◆ TASKS TO CARRY OUT ◆
[1] Write out the part of the article on gas prices and FCPS that begins with the words containing "President Joe Biden" and ends with "approximately $3.50 per gallon.", copying it word for word.
[2] In the article on gas prices and FCPS, how many buses are in the FCPS fleet?

◆ SOURCE PASSAGE ◆
=-=-=
High gas prices pose challenges for FCPS

Prices at a Shell gas station in Herndon, Virginia.

Aryan Garg

Prices at a Shell gas station in Herndon, Virginia.

Aryan Garg, Writer

U.S. residents and school districts such as FCPS are paying an average of $4.10 per gallon of gas, as of April 10, because of U.S. sanctions on Russia and limited domestic production.

Many schools are being financially impacted by these prices. Because school buses require much more fuel than normal vehicles and are used frequently, paying for gas for a school bus for one year reached almost $4,329 pre-pandemic.

Factoring in the increase in fuel prices, it would now cost an estimated $6,371 to pay for gas per bus per year. Considering that FCPS has a fleet of 1,630 buses, this would cost FCPS almost $104 million per year.

FCPS budgets for $181.6 million in the student transportation sector, which means that they have around $78 million dollars left to spend on bus maintenance, paying bus drivers, buying and upgrading buses, and any other costs.

Some teachers and students are left worrying about the strain of these prices on FCPS.

Ms. Eleanor Donlen, an eighth-grade Civics teacher on the Voyagers team, says, “The county has to afford these prices and keep schools open at the same time.”

Russia invaded Ukraine on Feb. 24, leading to international criticism and economic sanctions from many countries. Since then, hundreds of international companies have curtailed or stopped operations in Russia. 

President Joe Biden signed an executive order on March 8, which banned the import of Russian coal, oil, and gas, in an attempt to deter Russia from continuing their invasion, since Russia’s army receives a lot of funding from fuel exports. This led to average gas prices in the U.S. skyrocketing from less than $2 per gallon in April 2020 to $4.25 in April 2022, exceeding prices reached during the 2008 economic crisis. Right before Russia invaded Ukraine, prices were approximately $3.50 per gallon.
=-=-=
◆ DATA EXCERPT ◆
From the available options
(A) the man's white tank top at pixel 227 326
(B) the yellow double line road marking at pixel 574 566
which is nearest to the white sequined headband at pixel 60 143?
=-=-=
◆ LIST OF SOLUTIONS ◆
[1]
President Joe Biden signed an executive order on March 8, which banned the import of Russian coal, oil, and gas, in an attempt to deter Russia from continuing their invasion, since Russia’s army receives a lot of funding from fuel exports. This led to average gas prices in the U.S. skyrocketing from less than $2 per gallon in April 2020 to $4.25 in April 2022, exceeding prices reached during the 2008 economic crisis. Right before Russia invaded Ukraine, prices were approximately $3.50 per gallon.

[2] 1,630 buses.